This morning we did the typical sightseeing of Edinburgh. This included Princes Street , the Royal Mile, a visit to St. Giles Cathedral, and the mighty Edinburgh Castle. St. Giles was built as a Roman Catholic church in about A.D. 1124. John Knox began preaching at St. Giles in 1559. Of course, by that time it was a church of the Reformation. Knox had been a friend of Wishart. After spending some time in Geneva with John Calvin he returned to Edinburgh. He is considered the father of the Socttish Reformation. This photo shows the crown of St. Giles, a dominant feature of the Edinburgh skyline.

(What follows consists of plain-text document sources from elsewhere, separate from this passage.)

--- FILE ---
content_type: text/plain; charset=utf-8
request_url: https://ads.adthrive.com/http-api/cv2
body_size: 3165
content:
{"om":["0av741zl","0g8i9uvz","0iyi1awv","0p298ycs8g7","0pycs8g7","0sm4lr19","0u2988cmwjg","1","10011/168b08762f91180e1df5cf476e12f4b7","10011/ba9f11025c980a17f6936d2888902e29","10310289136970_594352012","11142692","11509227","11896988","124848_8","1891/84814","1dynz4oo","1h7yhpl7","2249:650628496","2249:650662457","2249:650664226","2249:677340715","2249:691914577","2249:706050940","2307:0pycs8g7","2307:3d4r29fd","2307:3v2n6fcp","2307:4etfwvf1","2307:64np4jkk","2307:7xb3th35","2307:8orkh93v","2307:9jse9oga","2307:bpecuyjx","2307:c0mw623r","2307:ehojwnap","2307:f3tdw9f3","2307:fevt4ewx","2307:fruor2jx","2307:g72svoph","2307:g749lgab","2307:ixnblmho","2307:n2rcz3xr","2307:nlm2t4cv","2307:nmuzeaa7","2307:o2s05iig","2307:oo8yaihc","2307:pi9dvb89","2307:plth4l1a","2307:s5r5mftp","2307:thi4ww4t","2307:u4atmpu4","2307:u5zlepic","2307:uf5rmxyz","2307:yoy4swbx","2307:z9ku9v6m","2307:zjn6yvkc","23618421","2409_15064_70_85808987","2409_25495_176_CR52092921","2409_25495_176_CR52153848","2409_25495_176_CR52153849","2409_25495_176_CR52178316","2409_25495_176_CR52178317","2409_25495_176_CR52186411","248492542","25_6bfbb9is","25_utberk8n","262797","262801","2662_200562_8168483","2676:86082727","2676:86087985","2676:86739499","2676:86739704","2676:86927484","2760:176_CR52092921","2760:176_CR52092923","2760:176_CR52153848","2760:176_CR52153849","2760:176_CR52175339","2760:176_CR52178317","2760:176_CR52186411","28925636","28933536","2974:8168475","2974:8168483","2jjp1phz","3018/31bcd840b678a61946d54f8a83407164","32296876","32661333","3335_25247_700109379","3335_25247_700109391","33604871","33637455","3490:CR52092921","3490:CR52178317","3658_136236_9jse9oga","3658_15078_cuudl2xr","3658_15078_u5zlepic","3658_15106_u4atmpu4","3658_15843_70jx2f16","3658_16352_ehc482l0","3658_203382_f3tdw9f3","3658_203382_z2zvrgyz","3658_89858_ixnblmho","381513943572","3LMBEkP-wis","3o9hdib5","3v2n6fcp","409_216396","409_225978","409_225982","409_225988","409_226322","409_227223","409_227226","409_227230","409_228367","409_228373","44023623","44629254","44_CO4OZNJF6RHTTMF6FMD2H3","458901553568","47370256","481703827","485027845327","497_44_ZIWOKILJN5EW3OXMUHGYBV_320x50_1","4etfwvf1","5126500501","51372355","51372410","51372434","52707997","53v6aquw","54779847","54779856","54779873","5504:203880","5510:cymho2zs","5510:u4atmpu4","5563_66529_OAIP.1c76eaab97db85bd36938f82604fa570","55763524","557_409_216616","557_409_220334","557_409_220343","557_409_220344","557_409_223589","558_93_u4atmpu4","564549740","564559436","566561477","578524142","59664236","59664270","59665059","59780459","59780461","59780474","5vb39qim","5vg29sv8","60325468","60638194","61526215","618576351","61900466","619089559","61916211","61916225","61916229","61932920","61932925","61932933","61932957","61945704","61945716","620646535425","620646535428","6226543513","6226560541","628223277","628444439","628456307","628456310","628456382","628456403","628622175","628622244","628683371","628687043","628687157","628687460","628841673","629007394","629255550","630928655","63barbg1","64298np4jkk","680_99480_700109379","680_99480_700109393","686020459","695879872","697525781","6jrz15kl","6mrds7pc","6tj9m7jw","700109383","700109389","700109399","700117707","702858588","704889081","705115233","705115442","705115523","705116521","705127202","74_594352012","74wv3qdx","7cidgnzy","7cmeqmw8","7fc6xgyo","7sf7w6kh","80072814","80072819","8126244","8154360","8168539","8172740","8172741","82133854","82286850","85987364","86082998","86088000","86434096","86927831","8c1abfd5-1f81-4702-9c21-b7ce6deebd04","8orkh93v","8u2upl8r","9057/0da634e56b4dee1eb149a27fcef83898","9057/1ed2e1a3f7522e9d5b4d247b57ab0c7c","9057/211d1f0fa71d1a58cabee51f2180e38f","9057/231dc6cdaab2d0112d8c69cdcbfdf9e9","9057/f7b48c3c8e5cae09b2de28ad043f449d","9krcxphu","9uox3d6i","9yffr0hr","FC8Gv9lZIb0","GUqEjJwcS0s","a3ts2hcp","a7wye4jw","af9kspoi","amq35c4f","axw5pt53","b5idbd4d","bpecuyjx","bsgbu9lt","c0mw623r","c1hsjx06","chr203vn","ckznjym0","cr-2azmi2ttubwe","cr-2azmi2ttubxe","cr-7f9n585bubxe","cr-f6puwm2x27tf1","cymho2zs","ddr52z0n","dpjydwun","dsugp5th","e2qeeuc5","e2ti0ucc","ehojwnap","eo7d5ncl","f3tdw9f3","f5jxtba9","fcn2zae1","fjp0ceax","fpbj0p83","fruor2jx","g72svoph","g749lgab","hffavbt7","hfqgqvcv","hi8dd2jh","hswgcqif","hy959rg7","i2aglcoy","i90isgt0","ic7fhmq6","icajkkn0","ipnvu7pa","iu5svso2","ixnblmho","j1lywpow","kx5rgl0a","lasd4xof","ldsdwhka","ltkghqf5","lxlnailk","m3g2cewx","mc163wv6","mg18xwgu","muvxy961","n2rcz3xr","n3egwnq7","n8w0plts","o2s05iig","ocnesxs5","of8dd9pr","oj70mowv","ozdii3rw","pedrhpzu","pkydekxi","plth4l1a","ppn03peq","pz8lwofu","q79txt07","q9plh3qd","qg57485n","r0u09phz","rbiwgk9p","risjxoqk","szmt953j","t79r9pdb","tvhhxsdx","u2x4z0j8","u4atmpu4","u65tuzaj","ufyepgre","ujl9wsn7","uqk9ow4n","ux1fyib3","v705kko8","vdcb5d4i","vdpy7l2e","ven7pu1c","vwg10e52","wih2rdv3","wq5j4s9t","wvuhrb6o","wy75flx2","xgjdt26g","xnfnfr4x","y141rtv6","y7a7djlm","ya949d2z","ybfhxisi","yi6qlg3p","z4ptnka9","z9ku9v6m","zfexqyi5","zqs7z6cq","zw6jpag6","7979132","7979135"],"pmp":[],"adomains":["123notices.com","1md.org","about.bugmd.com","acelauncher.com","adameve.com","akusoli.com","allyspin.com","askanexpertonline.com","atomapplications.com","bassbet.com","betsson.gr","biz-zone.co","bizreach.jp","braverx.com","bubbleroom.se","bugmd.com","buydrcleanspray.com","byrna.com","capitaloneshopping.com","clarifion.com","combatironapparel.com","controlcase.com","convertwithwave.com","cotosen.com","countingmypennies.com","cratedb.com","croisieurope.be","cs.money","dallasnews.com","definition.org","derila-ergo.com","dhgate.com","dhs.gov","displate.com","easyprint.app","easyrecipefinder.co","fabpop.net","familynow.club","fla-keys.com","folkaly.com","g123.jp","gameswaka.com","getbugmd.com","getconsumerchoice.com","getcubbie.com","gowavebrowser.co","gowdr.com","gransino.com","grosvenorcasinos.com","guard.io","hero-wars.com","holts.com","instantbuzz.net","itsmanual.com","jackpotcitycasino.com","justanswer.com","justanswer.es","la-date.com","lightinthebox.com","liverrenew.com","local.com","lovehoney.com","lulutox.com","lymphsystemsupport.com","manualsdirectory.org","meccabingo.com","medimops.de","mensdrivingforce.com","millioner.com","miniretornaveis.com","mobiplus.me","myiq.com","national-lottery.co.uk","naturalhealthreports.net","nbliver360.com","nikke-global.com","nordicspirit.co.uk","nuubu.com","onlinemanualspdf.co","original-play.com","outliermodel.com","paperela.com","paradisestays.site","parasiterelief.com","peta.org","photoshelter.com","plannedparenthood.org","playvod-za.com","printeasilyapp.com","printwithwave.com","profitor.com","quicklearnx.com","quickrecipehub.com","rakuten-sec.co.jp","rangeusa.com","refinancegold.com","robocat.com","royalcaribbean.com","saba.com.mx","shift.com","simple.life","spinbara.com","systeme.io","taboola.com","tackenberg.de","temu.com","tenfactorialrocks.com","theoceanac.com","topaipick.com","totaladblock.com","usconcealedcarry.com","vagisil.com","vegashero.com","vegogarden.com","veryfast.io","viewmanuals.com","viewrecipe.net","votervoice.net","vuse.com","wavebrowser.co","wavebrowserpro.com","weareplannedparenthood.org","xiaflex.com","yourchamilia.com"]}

There is a nice statue of John Knox in the building. The most impressive thing about the Reformation is that it pointed men to the Scriptures, rather than to the authority of Rome. Notice that Knox is holding the Bible in one hand and pointing to it with the other. With this we are certainly in agreement.
Some parts of the massive Edinburgh Castle date to the 12th century. The photo below is of the 15th century palace where Mary, Queen of Scots, gave birth to James VI, later to become King James I of England. He is the King James of the King James Version of the Bible (the “authorized” version) of 1611.
The afternoon was free of planned activity so that the tour members could spend time as they wished. Elizabeth and I visited the National Galleries of Scotland to see a special exhibition of Andy Warhol stuff. The front of the building was decorated with Campbell Soup cans. Someone we love works for Campbell Soup so we wanted to get a photo for him. His initials are very similar to mine! It was cold and windy today, and the sky was drab. I must confess to enhancing the sky a bit (lot).
After seeing the Warhol Exhibition I decided to try my hand at such tomfoolery. I thought about placing a Dr. Pepper on a table, but decided against it.